G – Remove the ICV, if you want. It’s probably dirty, and it probably needs to be cleaned. There’s two Torx bolts that hold the mount in place (right underneath the DISA, and right on top of the throttle body). Remove the mount and pull it out. The only thing holding it on the back-side is a rubber grommet, which may need to be replaced. The only two fasteners holding it in place, though, are those two Torx bolts into the intake manifold.
H – Remove the throttle body. 4 10mm (iirc) bolts, one at each corner. Comes right out, real easy-like. If you have a DME MS 42.0 car, you may now have throttle issues. I don’t understand how your throttle linkage works. Mine is a DME MS 43.0 car, which doesn’t have that whole step about disconnecting and adjusting the throttle cable. Good luck.

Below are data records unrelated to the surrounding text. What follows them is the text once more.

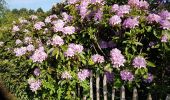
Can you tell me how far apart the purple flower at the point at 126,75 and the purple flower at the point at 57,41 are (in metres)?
0.99

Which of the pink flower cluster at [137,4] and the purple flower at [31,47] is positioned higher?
the pink flower cluster at [137,4]

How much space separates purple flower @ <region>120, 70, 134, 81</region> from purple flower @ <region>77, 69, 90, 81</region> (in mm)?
876

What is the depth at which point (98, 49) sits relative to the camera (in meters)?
5.40

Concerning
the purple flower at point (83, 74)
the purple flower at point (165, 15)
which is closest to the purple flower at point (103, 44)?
the purple flower at point (83, 74)

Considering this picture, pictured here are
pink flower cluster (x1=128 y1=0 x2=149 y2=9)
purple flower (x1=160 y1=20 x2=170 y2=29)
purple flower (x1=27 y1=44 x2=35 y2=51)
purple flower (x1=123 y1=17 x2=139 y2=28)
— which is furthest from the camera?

I – The O.S. is held in place with two Torx bolts, both of which should now be accessible. Look at your new O.S. to see where the bolts _should_ be. Go by feel. You can do it. There are also several hoses connected to it. The one that goes up and just be broken off, it should be very brittle by now. The one that goes forward to the valve cover can probably also be broken, though if you can disconnect it, more power to you. The one down to the dipstick can be threaded out attached, then disconnected on the outside. You may also have a small vacuum line running from the left side of the O.S. up to the intake manifold. The O.S. will have that port for the vacuum tube whether your intake manifold has a matching port or not; if your intake manifold has no port, then the tube on the O.S. will be plugged with a blanked vacuum tube.
Re-assembly is mostly the reverse of disassembly. Stop and have a beer to think about how you want it to go back together. Put a little assembly lube on the O.S. hoses to make sure they go on real smooth. At least a couple of those can definitely be put on BEFORE it goes in the car. If they don’t make a full connection, you’ll have a vacuum leak and your car will run like dog-pickles. While you’re in there, clean everything you can get your hands on. Clean electrical connections, clean the dripped oil from the old separator, clean the dust of the manifold. Then go to town.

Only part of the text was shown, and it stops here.